Güncelleme Tarihi:
Üniversiteyi üstün başarıyla bitiren gençler, genellikle iş hayatında hayal kırıklıkları yaşıyorlar ve yaşatıyorlar. İş yerleri ne yazık ki, mezun profilinden memnun değil. Çalışma hayatında haftada bir sınav yapılsa bu gençler eminim çok başarılı olurlar. Ama firmalar proje yaptırıyorlar, çözüm senaryoları istiyorlar. Bu hiç adil değil fakat çıplak gerçek böyle. Çocuklar evde, okullarda prensler ve prensesler gibi yaşıyorlar. En küçük bir problemde devlet okulu velileri 147’ye, özel okul velileri yöneticilere gidip koruma kalkanlarını açıyorlar. İş yerleri ise prenses ve prensleri istihdam etmiyor çok şükür! Dolayısıyla gençliğin bir yaşam mücadelesi içinde hayata hazırlanma seçeneği yok denecek kadar az. Gençlerin zihninde gerçek yaşamda karşılığı olan bir gelecek kavramı da yok. Çünkü ebeveynler çocukların karar verme merkezi olan frontal lobunu iptal edip, onlar adına kararları kendileri veriyorlar. Aileler genellikle geçmiş korku ve kaygılarından oluşan belirsiz bir gelecek senaryosuna sahipler.

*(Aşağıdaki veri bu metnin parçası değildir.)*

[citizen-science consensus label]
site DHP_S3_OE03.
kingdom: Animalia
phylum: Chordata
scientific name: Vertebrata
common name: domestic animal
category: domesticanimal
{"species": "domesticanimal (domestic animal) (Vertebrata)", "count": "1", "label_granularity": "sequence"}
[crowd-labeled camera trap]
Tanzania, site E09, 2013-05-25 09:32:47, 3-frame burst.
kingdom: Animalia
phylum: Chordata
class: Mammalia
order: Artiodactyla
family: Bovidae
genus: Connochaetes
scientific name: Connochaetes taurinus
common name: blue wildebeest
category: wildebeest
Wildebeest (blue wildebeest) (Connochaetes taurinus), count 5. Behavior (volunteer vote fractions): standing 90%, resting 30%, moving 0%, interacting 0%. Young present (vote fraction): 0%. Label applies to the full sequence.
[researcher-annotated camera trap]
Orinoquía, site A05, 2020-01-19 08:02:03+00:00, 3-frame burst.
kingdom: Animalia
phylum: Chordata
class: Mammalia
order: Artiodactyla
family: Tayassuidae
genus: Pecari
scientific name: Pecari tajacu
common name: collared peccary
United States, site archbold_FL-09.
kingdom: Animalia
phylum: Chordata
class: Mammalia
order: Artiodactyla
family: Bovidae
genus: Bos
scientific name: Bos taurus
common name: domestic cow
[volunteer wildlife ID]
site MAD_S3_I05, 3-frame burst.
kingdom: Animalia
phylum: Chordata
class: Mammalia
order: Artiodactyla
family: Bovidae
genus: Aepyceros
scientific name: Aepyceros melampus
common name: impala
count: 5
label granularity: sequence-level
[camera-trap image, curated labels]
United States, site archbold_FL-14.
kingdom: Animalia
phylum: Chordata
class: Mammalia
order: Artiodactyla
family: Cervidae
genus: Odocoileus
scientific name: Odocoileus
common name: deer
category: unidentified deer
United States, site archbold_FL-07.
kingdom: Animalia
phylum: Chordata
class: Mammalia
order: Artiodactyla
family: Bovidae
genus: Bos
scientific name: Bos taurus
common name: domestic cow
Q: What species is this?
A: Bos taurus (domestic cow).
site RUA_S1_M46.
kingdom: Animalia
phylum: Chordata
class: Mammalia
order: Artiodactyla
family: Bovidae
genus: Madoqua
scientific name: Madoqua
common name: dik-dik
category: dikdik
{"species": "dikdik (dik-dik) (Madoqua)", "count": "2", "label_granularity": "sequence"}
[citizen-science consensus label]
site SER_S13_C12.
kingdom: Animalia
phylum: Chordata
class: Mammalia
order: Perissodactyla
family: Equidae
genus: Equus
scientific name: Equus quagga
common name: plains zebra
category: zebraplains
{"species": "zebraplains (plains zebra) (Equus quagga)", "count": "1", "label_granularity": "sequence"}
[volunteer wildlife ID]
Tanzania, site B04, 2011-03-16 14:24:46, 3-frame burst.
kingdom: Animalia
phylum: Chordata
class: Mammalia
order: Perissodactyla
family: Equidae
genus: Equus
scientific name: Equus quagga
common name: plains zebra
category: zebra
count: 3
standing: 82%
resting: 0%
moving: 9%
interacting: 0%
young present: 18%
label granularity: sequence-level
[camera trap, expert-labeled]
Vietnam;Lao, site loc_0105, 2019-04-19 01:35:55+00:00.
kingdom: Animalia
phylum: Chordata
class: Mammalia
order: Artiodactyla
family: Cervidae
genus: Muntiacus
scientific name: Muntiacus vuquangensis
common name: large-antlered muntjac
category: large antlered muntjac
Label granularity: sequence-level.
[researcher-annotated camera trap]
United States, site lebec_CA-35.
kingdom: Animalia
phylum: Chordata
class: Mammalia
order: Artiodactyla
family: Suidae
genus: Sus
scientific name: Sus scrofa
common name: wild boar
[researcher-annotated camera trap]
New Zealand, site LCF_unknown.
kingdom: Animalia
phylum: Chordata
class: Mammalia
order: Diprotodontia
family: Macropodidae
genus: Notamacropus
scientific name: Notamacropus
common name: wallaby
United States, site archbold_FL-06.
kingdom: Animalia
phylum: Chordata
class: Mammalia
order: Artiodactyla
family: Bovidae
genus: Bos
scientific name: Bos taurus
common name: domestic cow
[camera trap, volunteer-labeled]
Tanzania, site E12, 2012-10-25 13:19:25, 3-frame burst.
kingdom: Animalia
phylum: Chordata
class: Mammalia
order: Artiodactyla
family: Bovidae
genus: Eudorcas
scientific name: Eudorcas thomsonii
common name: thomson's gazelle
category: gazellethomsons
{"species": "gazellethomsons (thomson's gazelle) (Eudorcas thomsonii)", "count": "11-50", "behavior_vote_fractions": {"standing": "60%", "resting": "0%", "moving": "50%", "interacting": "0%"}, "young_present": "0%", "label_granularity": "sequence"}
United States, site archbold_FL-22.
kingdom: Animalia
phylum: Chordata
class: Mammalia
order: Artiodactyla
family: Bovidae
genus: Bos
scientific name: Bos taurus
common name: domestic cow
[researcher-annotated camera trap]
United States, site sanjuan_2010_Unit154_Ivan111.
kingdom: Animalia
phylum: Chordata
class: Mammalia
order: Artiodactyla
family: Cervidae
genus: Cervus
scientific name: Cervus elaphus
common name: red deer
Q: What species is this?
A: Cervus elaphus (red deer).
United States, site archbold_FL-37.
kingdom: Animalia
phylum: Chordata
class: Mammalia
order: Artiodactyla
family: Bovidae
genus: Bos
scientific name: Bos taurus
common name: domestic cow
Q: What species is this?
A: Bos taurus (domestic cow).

Aileler ve öğretmenler bulanık bir gelecek imajına sahip
Lambadan çıkan cinle ilgili bir hikâye anlatılır. Cin lambanın sahibine demiş ki, “aklında canlandırdığın üç şeyi dile benden.” Adam zihninde lüks bir cadillac, büyük bir şato ve 1 milyon dolar destesi canlandırmış. Cin, “okus pokus, veeee işte hazır” demiş. Arabanın sadece gıcır gıcır kaportası, şatonun sadece parlak dış duvarları, paraların da sadece bulanık görüntülü destesi varmış. Adam, “bu neee” demiş. Cin ise, “senin zihnindeki buydu ne yapayım” diye cevap vermiş. Ebeveynler ve öğretmenler bu örnekte olduğu gibi bulanık bir gelecek imajına sahipler. Bu nedenle bu yıl okula başlayacak çocukların 2040’ta iş hayatına atılacağını unutup bugünün verisiyle geleceğin tasvirini yapıyorlar. Bizim büyüklerimizdeki savaş yıllarından kalma tedirginliğin başka bir versiyonu şimdiki yetişkinlerin zihninde yer alıyor. Ama bu sorun bilgisizlikten veya çok bilmişlikten değil, çaresizlikten kaynaklanıyor bence.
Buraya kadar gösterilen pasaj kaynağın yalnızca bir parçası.